Let me fess up: I'm one of those people -- one of those women -- who has privately agreed with Slaughter's take on women in foreign-policy jobs and the gendered nature of the workplace but has until now refrained from wading into the public debate.
But Slaughter -- whom I know and admire -- has it right: Foreign policy remains for the most part a boys' club, and that goes double for national security policy. During my recent stint at the Pentagon, I grew so accustomed to being one of the only women in the room that I almost stopped noticing it. Outside government, it's not much different. There are plenty of women in the room if the topic relates to "soft" issues like human rights or development -- but if the topic relates to the so-called "hard" security issues, such as defense and intelligence policy, those participating in the discussions are almost all men.
This magazine is no exception. Foreign Policy's top editor is a woman, but take a look at the current list of regular columnists and bloggers and count the women. Go ahead: It won't take you long, because at the moment there's only one. That's me. And, yes, I'm feeling kind of lonely.
Slaughter is also right that most women find talk of gender issues uncomfortable. Those women left outside the foreign-policy power boys' club worry that if they raise gender issues they'll be perceived as resentful whiners, asking for "special" treatment or trying to blame their exclusion on gender rather than talent. Those women inside the boys' club -- the honorary boys -- are often all too aware of the precariousness of their status and may worry that raising gender issues will cause them to be taken less seriously or, worse, that they may be perceived as self-pitying or self-serving, determined to guilt-trip their male colleagues.
Given this context, Slaughter's call for an open discussion of gender issues in the foreign-policy workplace is both important and courageous -- and she shouldn't have to be out there alone. So I'll join her, because she speaks for almost every woman I know in the foreign-policy world, and for many men too.
It's past time to rethink our standard assumptions about how the workplace "naturally" functions. In the foreign-policy world, as in many other professional spheres, success and prestige depend as much on being ubiquitous as on being talented. In high-powered government jobs, working long hours continues to be viewed as a sign of seriousness. (You're going home at 5:30? Obviously you aren't committed to protecting the nation.)
Even those outside government face pressure to be ubiquitous: Important people go to lunch-time workshops at the Center for Strategic and International Studies, hobnob at book parties and think-tank conferences, and make the rounds at the Council on Foreign Relations' holiday party.

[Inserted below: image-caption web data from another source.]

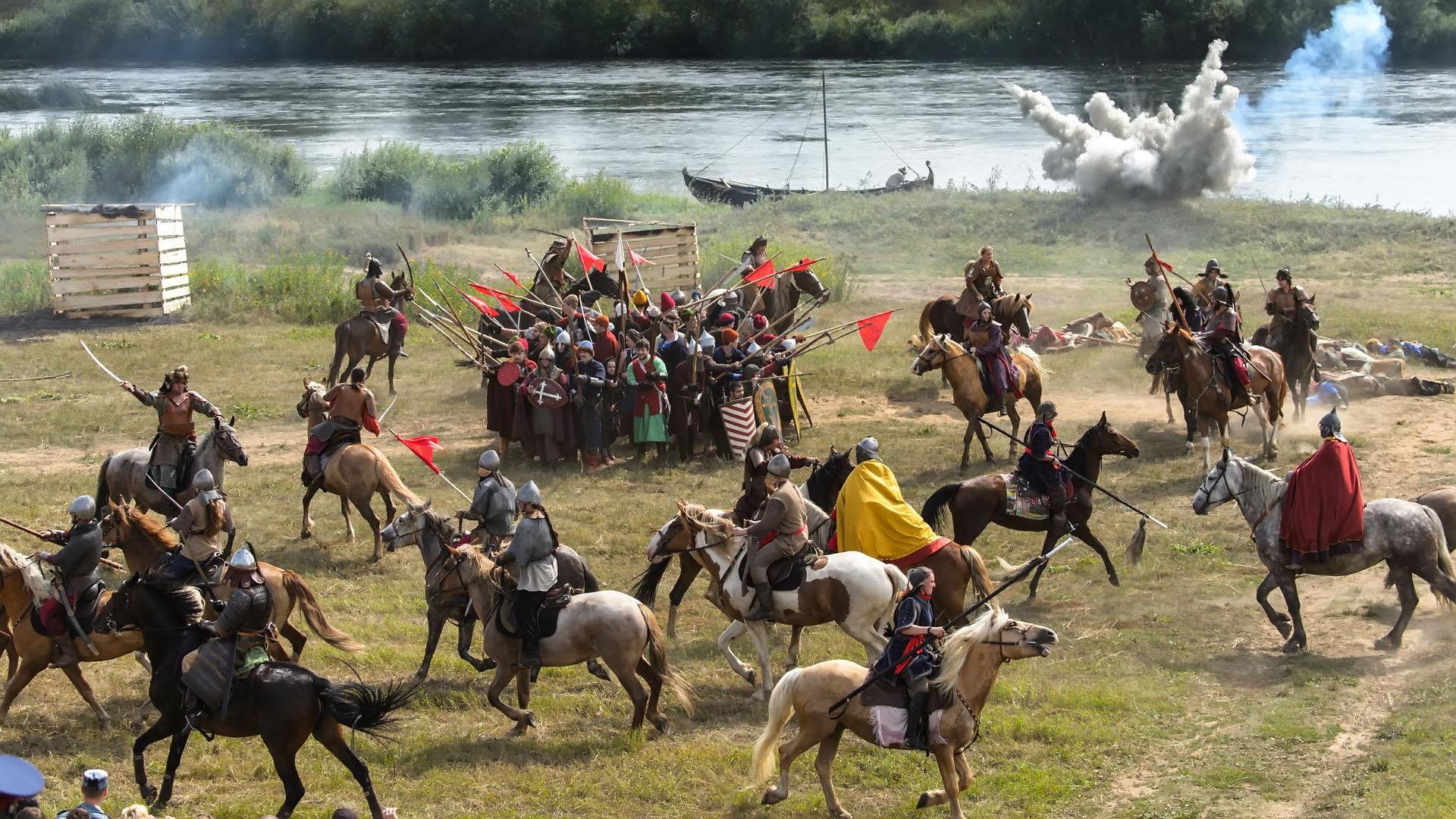 1480 год событие в истории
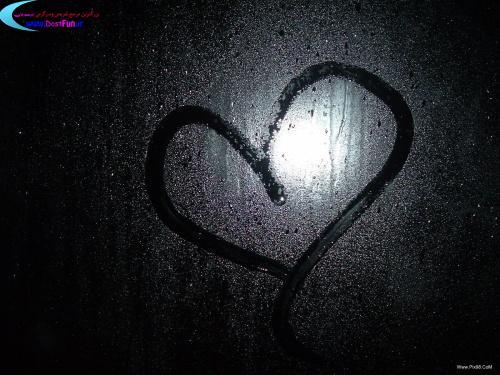 تصاویر عاشقانه تنهایی زیبا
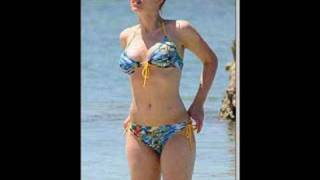 Scarlett Johansson The Hottest Actress in Hollywood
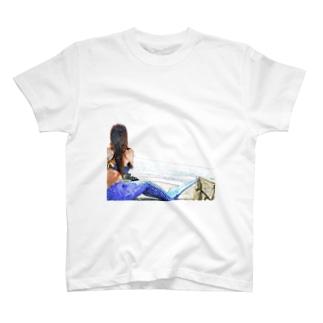 たそがれマーメイド♡ T-shirts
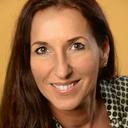 Andrea Köhn - Adendorf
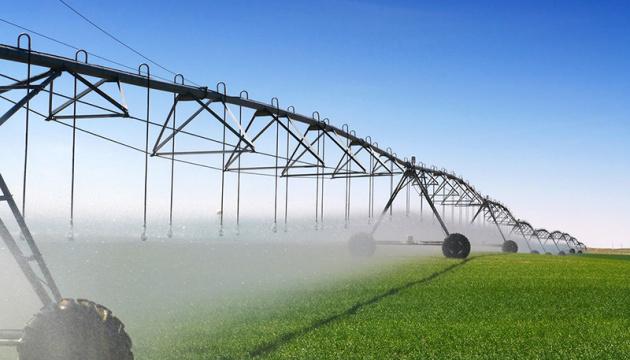 На Херсонщине хотят включить в «Большое строительство»  орошение и индустриальные парки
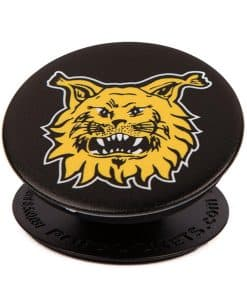 PopSockets Single-ILVES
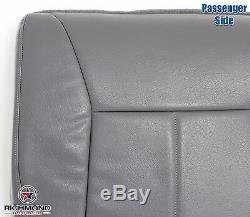 2001 Dodge Ram 1500 2500 3500 Work Truck -Passenger Bottom Vinyl Seat Cover Gray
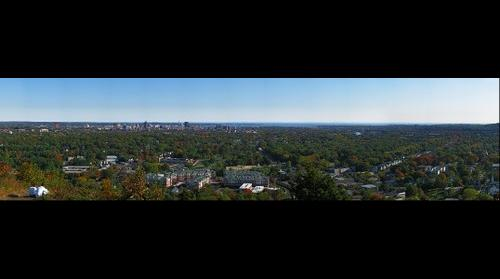 View of New Haven ...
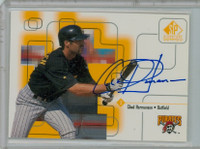 Chad Hermansen AUTOGRAPH 1999 Upper Deck SP Signature Pirates CERTIFIED 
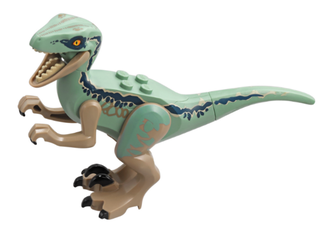 Dinosaur, Raptor / Velociraptor with Sand Green Back Jurassic World Blue, Dark Tan (Raptor09)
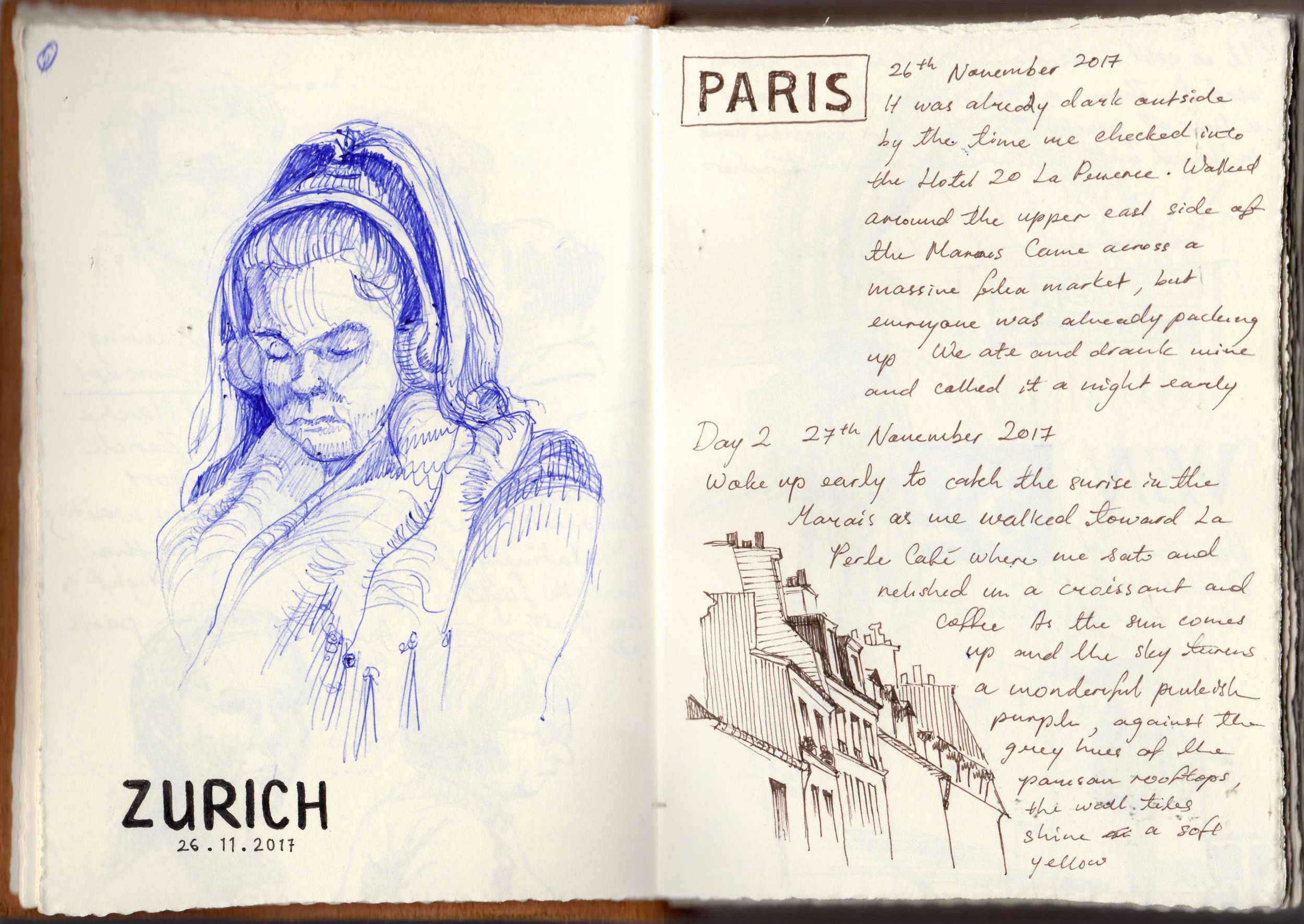 Paris Sketchbook, Priscilla Tey, Illustration Art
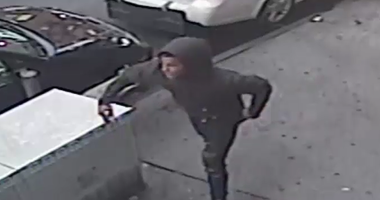 Suspect in Bronx stray bullet shooting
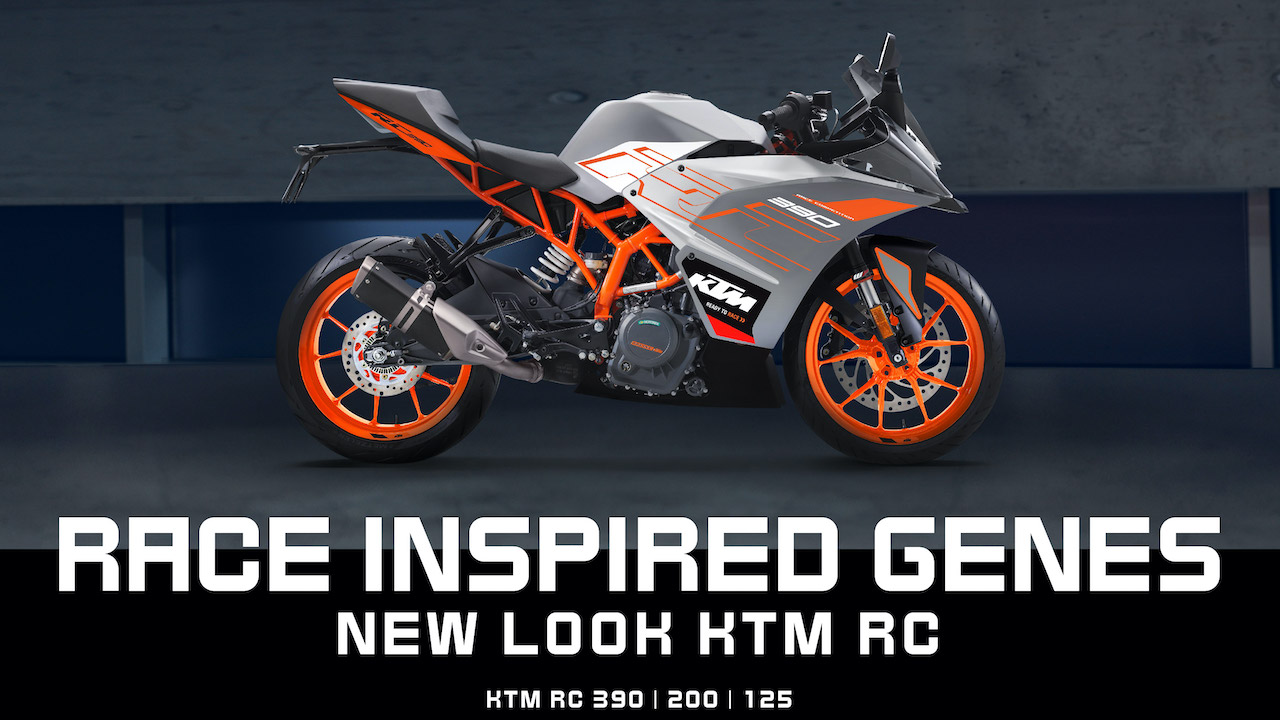 2020 Ktm Rc390 Rc200 Rc125 Launched With New Body Colours Shifting Gears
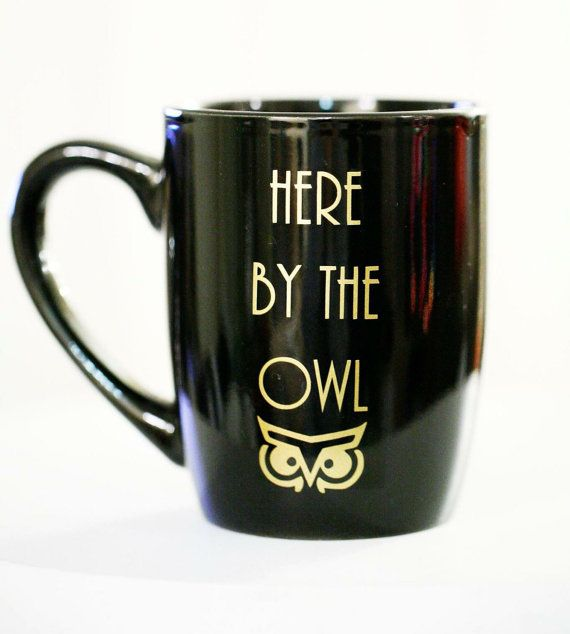 FFA Owl Coffee Mug, Here By The Owl, Advisor, Ag teacher, aggie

All this is hard to do for those people with significant family responsibilities -- and in our gendered society, that means all this is particularly hard for women. (And I'm talking about affluent professionals. The difficulties faced by low-income women, who often work punishing hours out of stark economic necessity rather than the desire to climb a career ladder, are different and far more acute). Although the average man today does more housework and childcare than the average man did a generation ago, the average woman still does twice as much as the average man. Married women remain far more likely than married men to take the kids to the doctor, pack the kids' lunches, chaperone the school field trips, get up in the middle of the night with the baby, and so on. Women are also far more likely than men to be single parents.
In practice, this means -- as Slaughter has noted -- that many talented, educated women opt out in ways large and small. They skip the evening receptions because they need to be home to put the children to bed. They cede to their male colleagues the "hot" crisis issues that require attendance at weekend meetings. They decline the interesting foreign trips that would give them face time with the boss, because who's going to take care of the kids? They turn down the job close to the center of power because they don't think it's compatible with maintaining meaningful family relationships. Sometimes, they opt out altogether.